=== Pictures paired with source code ===
((
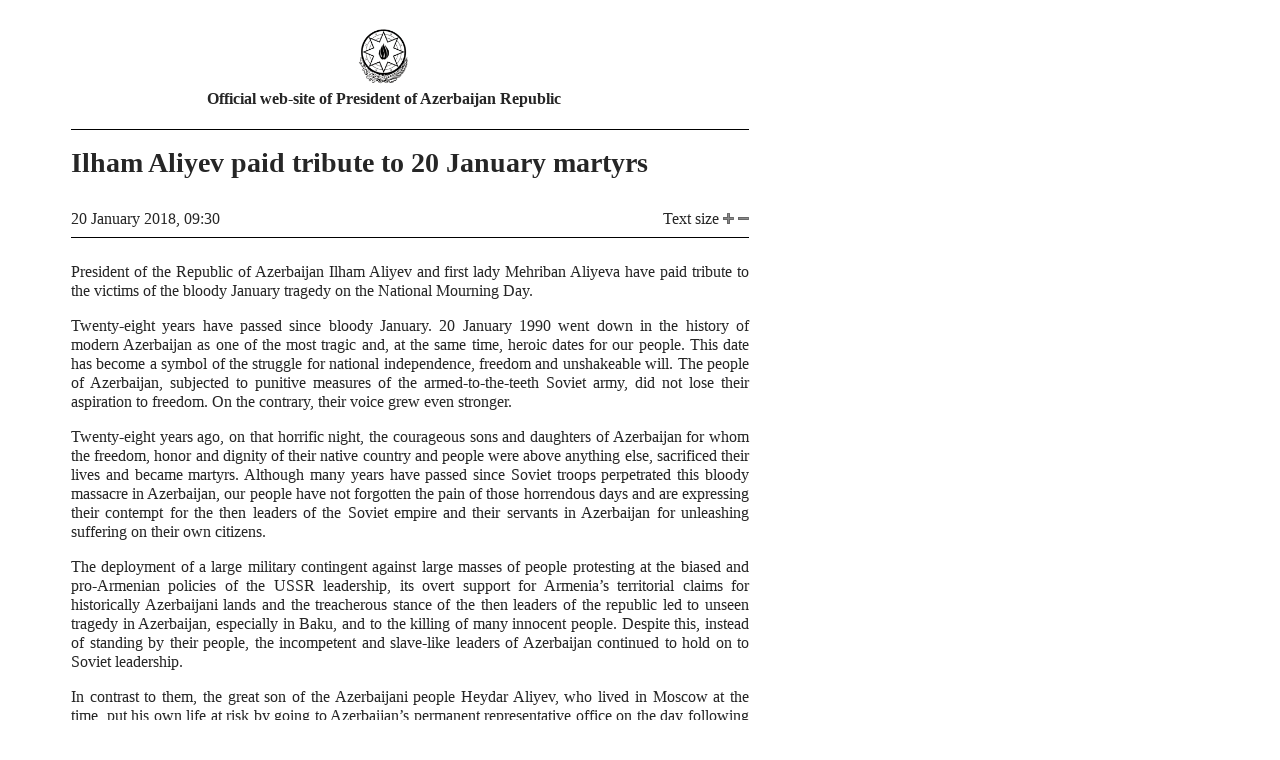

--- FILE ---
content_type: text/html; charset=UTF-8
request_url: https://president.az/en/articles/view/26790/print
body_size: 2748
content:
<!DOCTYPE html>
<html lang="en">
<head>
    <title>Ilham Aliyev paid tribute to 20 January martyrs &raquo; Official web-site of President of Azerbaijan Republic</title>
    <meta charset="utf-8">
    <meta name="Author" content="President">
    <meta name="Description" content="">
    <meta name="Keywords" content="">
    <link rel="stylesheet" media="all" href="https://static.president.az/assets/print-9e424dc6867747e253a02937c80e7f114804ca5b0f3e68bf595eae378042fc52.css" />
    <link rel="icon" href="/favicon.ico" type="image/x-icon">
    <link rel="shortcut icon" href="/favicon.ico" type="image/x-icon">
</head>
<body>
<div id="print_out">
    <div class="head">
        <center>
            <a href="/">
                <img height="56" src="https://static.president.az/assets/layout/gerbprint-09f04bed2b4927fc538d73447c11b37cb821872e34ab097e2ba389534ddef273.png" alt="logo">
            </a>
            <h1>Official web-site of President of Azerbaijan Republic</h1>
        </center>
    </div>
    <div id="content" class="body">
        <h1>Ilham Aliyev paid tribute to 20 January martyrs</h1>
        <div style="float:right">
            <span class="_title">Text size</span>
            <span id="inc_size" style="cursor: pointer;"><img src="https://static.president.az/assets/layout/plus-29bdb745b7e03df2edf34e54621ea79f495546491e26b6315e34d68aefee8cb9.png" alt="icon-size"></span>
            <span id="dec_size" style="cursor: pointer;"><img src="https://static.president.az/assets/layout/minus-72faf4c7a0e85fff0240bc88593d5e5cca0144def30f69c96aaf17cb4a6dc5d6.png" alt="icon-size"></span>
        </div>
        <p class="date">20 January 2018, 09:30</p>
        <span class="text">
            <p class="description"></p>
            <p class="body"><p>President of the Republic of Azerbaijan Ilham Aliyev and first lady Mehriban Aliyeva have paid tribute to the victims of the bloody January tragedy on the National Mourning Day.</p>

<p>Twenty-eight years have passed since bloody January. 20 January 1990 went down in the history of modern Azerbaijan as one of the most tragic and, at the same time, heroic dates for our people. This date has become a symbol of the struggle for national independence, freedom and unshakeable will. The people of Azerbaijan, subjected to punitive measures of the armed-to-the-teeth Soviet army, did not lose their aspiration to freedom. On the contrary, their voice grew even stronger.</p>

<p>Twenty-eight years ago, on that horrific night, the courageous sons and daughters of Azerbaijan for whom the freedom, honor and dignity of their native country and people were above anything else, sacrificed their lives and became martyrs. Although many years have passed since Soviet troops perpetrated this bloody massacre in Azerbaijan, our people have not forgotten the pain of those horrendous days and are expressing their contempt for the then leaders of the Soviet empire and their servants in Azerbaijan for unleashing suffering on their own citizens.</p>

<p>The deployment of a large military contingent against large masses of people protesting at the biased and pro-Armenian policies of the USSR leadership, its overt support for Armenia’s territorial claims for historically Azerbaijani lands and the treacherous stance of the then leaders of the republic led to unseen tragedy in Azerbaijan, especially in Baku, and to the killing of many innocent people. Despite this, instead of standing by their people, the incompetent and slave-like leaders of Azerbaijan continued to hold on to Soviet leadership.</p>

<p>In contrast to them, the great son of the Azerbaijani people Heydar Aliyev, who lived in Moscow at the time, put his own life at risk by going to Azerbaijan’s permanent representative office on the day following the tragedy, made a harshly-worded statement condemning the perpetrators of the Bloody January events and informed the world of the atrocities unleashed on our people. By doing so, our great leader demonstrated his courage, bravery and dedication to his people again.</p>

<p>However, this Armenian-instigated crime could not break the will of the Azerbaijani people or put out their love of freedom. Our people managed to fulfill their dream of freedom and independence, albeit at such a high cost, and will never let go of this achievement.</p>

<p>The massacre perpetrated by the Soviet military machine in Azerbaijan was an act of unseen aggression and genocide of citizens by their own state, a flagrant breach of the Constitutions of the former USSR and the Azerbaijan SSR. By sending troops to crush the civilian population on that night, the USSR government flouted the UN Charter, international law and a number of clauses of the International Treaty on Civil and Political Rights of which the USSR had been a member.</p>

<p>After national leader Heydar Aliyev returned to power in Azerbaijan, a political and legal assessment of the 20 January events was given in 1994 and the names of those guilty of the crime were made public. Since then 20 January has been commemorated as National Mourning Day.</p>

<p>Every year on this date, the people of Azerbaijan pay tribute to 20 January martyrs.</p>

<p style="text-align:center;">X X X</p>

<p>On 20 January, President of Azerbaijan Ilham Aliyev and first lady Mehriban Aliyeva visited the Alley of Martyrs to honor the cherished memory of the victims of the bloody January tragedy.</p>

<p>President Ilham Aliyev laid a wreath at the "Eternal Flame" memorial.</p>

<p>The Defense Ministry’s military orchestra played the national anthem of Azerbaijan.</p>

<p style="text-align:center;">X X X</p>

<p>Participants in the commemorative ceremony included state and government officials, heads of religious communities, ambassadors of foreign countries to Azerbaijan, and representatives of international organizations.</p>

<p style="text-align:center;">X X X</p>

<p>The ceremony at the Alley of Martyrs was also attended by Parliament Speaker Ogtay Asadov and head of the Presidential Administration Ramiz Mehdiyev.</p>
</p>
        </span>
    </div>
    <div id="footer">
        <p class="siteurl"><a href="https://www.president.az">www.president.az</a></p>
        <p class="sitename">Official web-site of President of Azerbaijan Republic</p>
    </div>
</div>

<script src="https://static.president.az/assets/js/jquery-3.6.0.min.js"></script>
<script src="https://static.president.az/assets/js/application-5482e96fde194d832d2f9b17e4cb0520acb5d0b206da7ddb8d46cbfc0d0ca22f.js"></script>
</body>
</html>

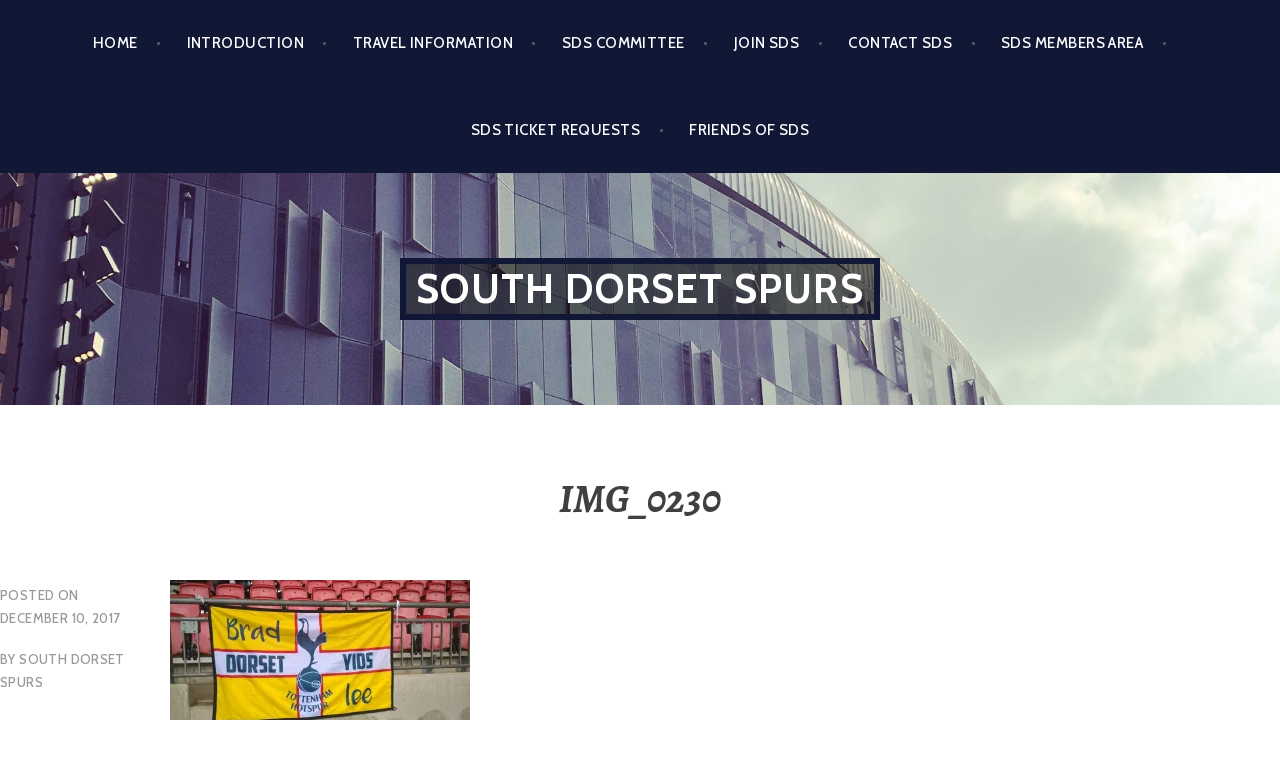

--- FILE ---
content_type: image/svg+xml
request_url: https://doubleunderscore.uk/i/du.svg
body_size: 1215
content:
<?xml version="1.0" encoding="utf-8"?>
<!-- Generator: Adobe Illustrator 21.1.0, SVG Export Plug-In . SVG Version: 6.00 Build 0)  -->
<svg version="1.1" id="Layer_1" xmlns="http://www.w3.org/2000/svg" xmlns:xlink="http://www.w3.org/1999/xlink" x="0px" y="0px"
	 viewBox="0 0 256 256" style="enable-background:new 0 0 256 256;" xml:space="preserve">
<style type="text/css">
	.st0{fill:url(#SVGID_1_);}
	.st1{fill:#FFFFFF;}
</style>
<linearGradient id="SVGID_1_" gradientUnits="userSpaceOnUse" x1="115.9142" y1="-10.1412" x2="140.0858" y2="266.1412">
	<stop  offset="0" style="stop-color:#A49678"/>
	<stop  offset="0.495" style="stop-color:#8C7C57"/>
	<stop  offset="0.505" style="stop-color:#86754F"/>
	<stop  offset="1" style="stop-color:#A49678"/>
</linearGradient>
<rect class="st0" width="256" height="256"/>
<path class="st1" d="M47.2,214.1v-16.6H118v16.6H47.2z M138,214.1v-16.6h70.8v16.6H138z M107.7,49.3c-6.9-7-15.2-10.5-25.1-10.5
	H47.2v141.5h35.4c9.8,0,18.1-3.5,25-10.5s10.4-15.4,10.4-25.3v-70C118,64.7,114.6,56.3,107.7,49.3z M96.1,145.1
	c0,3.5-1.2,6.5-3.7,9.1s-5.5,3.9-9.1,3.9H69.7V61.9h13.6c3.5,0,6.5,1.3,9,3.8c2.5,2.5,3.8,5.6,3.8,9.2V145.1z M186.3,38.9v119.2
	h-13.6c-3.6,0-6.6-1.3-9.1-3.9c-2.5-2.6-3.7-5.6-3.7-9.1V38.9c-10.5,0-21.9,0-21.9,0v35.6v70.1c0,9.9,3.5,18.3,10.4,25.3
	s15.3,10.5,25,10.5h35.4V38.9H186.3z"/>
</svg>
))
=== Prompt ===
Look through the data above and return exactly the lines from the one that contains "<p>Twenty-eight years ago, on" to the one that contains "<p>In contrast to", inclusive, with nothing else.

=== Answer section ===
<p>Twenty-eight years ago, on that horrific night, the courageous sons and daughters of Azerbaijan for whom the freedom, honor and dignity of their native country and people were above anything else, sacrificed their lives and became martyrs. Although many years have passed since Soviet troops perpetrated this bloody massacre in Azerbaijan, our people have not forgotten the pain of those horrendous days and are expressing their contempt for the then leaders of the Soviet empire and their servants in Azerbaijan for unleashing suffering on their own citizens.</p>

<p>The deployment of a large military contingent against large masses of people protesting at the biased and pro-Armenian policies of the USSR leadership, its overt support for Armenia’s territorial claims for historically Azerbaijani lands and the treacherous stance of the then leaders of the republic led to unseen tragedy in Azerbaijan, especially in Baku, and to the killing of many innocent people. Despite this, instead of standing by their people, the incompetent and slave-like leaders of Azerbaijan continued to hold on to Soviet leadership.</p>

<p>In contrast to them, the great son of the Azerbaijani people Heydar Aliyev, who lived in Moscow at the time, put his own life at risk by going to Azerbaijan’s permanent representative office on the day following the tragedy, made a harshly-worded statement condemning the perpetrators of the Bloody January events and informed the world of the atrocities unleashed on our people. By doing so, our great leader demonstrated his courage, bravery and dedication to his people again.</p>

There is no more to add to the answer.